Re: Religious Restrictions on Training
I find it both disturbing and interesting how we treat "religious" differences to a another standard than other differences that people might have. Ellis pointed out very clearly that the teacher also has a distinct choice in creating a training atmosphere that best represents the art form and the teacher. This training atmosphere is entirely different than an institution of religious learning or practice. The constraints that Ellis pointed out regarding a person with OCD (Obsessive Compulsive Disorder) would interfere with and disrupt the training environment to the same level that would occur when one person will not train with a person who just so happens to be of another gender.
Mary is also right when she talks about the harm in a dojo atmosphere that occurs when the insidious introduction of spoken and unspoken rules that delineate personal differences and preferences is allowed to take place.
Despite the failed rationalizations that some religious people try and create, the separate treatment of men and women in these religious cultures is not equal. The women end up (at best) being treated as second class citizens. They suffer from countless instances of different levels of types of abuse and mistreatment (even violence) while being told it is to protect them and treat them as "special." The greatest loss is that the men are simply not placed in a position to learn from the type of wisdom that is gained from being a women (there is also a type of wisdom that is gained from being a man).

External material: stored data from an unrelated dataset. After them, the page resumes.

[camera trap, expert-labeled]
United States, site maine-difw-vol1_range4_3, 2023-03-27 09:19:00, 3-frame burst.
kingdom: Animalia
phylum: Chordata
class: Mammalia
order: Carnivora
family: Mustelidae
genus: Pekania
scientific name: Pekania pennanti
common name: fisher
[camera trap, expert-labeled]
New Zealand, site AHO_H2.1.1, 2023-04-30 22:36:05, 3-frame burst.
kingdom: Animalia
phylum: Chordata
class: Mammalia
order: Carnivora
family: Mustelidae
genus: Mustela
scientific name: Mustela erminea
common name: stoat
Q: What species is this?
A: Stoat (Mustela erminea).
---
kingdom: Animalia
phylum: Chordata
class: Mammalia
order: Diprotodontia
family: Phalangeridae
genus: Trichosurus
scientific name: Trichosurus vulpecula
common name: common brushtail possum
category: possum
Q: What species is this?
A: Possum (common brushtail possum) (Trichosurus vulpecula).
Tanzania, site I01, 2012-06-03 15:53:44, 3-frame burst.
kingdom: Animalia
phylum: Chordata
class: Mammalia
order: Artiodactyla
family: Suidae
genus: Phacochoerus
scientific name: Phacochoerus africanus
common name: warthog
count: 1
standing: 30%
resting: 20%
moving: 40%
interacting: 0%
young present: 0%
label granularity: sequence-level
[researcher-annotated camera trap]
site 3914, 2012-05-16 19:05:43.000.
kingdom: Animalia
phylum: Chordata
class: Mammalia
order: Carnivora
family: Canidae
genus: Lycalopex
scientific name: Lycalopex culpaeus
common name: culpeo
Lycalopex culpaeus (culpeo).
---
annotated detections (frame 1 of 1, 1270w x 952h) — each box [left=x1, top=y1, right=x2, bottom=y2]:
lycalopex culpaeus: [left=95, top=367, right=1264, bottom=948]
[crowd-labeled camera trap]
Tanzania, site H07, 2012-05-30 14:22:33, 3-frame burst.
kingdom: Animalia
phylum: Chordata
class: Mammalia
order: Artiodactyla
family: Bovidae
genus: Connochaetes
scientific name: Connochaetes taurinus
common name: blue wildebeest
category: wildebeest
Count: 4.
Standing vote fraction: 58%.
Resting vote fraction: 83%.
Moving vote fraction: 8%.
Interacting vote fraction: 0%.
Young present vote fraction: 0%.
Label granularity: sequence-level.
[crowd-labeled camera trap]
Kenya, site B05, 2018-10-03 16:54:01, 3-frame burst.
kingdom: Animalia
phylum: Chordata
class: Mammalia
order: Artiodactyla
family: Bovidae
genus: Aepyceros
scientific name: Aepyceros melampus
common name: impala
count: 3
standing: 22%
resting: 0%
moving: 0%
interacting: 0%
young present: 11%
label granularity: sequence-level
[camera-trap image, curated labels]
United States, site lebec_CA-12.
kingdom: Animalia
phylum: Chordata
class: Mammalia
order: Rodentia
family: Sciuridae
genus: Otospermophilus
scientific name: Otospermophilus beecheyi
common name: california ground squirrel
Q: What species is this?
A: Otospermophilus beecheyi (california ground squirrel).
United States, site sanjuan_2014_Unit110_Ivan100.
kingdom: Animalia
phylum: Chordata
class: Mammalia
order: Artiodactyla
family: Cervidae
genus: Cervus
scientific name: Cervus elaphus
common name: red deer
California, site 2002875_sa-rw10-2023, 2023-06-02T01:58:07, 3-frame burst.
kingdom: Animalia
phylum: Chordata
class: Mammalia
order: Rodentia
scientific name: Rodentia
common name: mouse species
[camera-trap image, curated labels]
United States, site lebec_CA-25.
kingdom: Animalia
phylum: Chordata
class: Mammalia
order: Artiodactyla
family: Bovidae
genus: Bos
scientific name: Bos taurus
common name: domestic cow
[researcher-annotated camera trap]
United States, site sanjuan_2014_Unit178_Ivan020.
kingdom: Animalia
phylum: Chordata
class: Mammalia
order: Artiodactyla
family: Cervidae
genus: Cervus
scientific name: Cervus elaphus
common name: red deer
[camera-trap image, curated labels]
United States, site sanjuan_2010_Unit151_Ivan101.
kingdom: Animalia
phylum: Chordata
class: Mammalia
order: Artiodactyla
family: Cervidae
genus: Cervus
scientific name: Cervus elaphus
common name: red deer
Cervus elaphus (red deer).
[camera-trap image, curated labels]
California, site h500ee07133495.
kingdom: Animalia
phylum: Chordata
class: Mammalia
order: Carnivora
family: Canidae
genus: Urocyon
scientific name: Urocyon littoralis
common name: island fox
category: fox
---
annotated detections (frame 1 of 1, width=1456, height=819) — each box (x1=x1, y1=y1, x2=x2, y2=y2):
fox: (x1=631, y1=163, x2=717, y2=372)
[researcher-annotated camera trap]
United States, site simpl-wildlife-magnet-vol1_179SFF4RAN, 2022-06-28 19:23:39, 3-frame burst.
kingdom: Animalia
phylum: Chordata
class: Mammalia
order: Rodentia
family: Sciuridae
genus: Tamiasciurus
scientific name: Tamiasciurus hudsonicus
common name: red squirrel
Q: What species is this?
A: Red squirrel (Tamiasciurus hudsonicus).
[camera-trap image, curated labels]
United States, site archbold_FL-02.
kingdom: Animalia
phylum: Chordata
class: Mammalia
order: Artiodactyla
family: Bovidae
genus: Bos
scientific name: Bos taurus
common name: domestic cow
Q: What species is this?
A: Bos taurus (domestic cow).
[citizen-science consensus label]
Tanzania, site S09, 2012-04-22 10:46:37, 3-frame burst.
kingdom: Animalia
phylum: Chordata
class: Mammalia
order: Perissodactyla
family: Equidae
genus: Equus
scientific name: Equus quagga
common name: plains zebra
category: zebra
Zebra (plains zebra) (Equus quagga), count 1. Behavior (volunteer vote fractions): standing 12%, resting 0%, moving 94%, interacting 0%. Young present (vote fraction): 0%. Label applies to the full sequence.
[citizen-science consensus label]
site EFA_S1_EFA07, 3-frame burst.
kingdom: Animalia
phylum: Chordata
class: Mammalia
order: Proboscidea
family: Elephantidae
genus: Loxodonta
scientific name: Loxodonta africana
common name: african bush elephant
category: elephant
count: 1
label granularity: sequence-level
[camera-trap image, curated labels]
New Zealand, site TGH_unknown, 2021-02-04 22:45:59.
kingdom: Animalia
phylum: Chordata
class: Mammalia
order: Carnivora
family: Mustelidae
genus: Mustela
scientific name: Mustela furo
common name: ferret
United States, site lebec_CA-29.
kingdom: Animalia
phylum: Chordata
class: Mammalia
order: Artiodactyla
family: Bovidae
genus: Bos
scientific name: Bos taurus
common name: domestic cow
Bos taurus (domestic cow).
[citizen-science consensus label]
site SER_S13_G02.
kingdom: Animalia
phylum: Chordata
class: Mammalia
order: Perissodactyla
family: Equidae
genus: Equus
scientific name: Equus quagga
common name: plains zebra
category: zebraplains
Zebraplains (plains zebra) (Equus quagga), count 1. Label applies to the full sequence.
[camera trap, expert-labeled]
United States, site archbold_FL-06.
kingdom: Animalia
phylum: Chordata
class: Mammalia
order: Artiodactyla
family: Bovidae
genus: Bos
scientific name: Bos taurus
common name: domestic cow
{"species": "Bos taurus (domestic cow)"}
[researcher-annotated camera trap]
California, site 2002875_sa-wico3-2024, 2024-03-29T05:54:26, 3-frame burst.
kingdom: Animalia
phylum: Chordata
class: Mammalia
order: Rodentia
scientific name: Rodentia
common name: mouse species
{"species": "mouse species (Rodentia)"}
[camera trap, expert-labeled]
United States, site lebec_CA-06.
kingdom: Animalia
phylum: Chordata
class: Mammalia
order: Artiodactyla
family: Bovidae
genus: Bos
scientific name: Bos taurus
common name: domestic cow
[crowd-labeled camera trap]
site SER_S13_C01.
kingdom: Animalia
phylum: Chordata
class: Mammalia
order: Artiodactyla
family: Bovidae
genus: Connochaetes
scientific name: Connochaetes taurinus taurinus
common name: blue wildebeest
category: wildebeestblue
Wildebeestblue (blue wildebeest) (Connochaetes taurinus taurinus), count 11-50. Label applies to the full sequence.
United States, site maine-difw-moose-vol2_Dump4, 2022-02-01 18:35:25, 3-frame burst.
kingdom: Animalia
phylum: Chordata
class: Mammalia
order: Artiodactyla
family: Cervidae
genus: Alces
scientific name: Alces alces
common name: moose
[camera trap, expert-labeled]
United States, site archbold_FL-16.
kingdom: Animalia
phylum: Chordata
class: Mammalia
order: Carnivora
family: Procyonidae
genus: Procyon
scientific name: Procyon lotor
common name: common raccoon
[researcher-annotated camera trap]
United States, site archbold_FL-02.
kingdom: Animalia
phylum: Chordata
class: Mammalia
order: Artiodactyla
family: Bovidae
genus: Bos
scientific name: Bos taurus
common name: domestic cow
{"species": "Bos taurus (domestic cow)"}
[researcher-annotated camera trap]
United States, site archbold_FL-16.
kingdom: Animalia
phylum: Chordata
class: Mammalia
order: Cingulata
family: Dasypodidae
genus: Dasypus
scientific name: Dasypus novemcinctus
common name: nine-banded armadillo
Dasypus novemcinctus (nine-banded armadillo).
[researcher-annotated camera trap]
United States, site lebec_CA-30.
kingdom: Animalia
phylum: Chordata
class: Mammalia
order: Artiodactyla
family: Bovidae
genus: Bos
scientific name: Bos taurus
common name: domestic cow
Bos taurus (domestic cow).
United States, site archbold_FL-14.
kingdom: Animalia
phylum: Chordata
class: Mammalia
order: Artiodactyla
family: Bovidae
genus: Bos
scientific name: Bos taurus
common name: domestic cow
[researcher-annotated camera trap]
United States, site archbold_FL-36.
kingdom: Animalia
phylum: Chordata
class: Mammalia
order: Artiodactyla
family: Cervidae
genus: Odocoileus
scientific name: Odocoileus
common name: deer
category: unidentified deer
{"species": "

I strongly agree with Mary when she talks about the value of having women in a dojo. If a dojo, for what ever reason, chooses to to exclude by designated "types" (gender, race, age,.....) then I would not want to train in that type of environment. A teacher can create that type of world to live, teach and train in. I can respect that person for standing by one's choices, while at the same time, not agreeing or choosing to support that type of environment. That teacher does not owe me an explanation, nor I to the teacher; what we do owe each other is a modicum of respect so that we do not perpetuate a culture of violence due to not accepting the differences between us.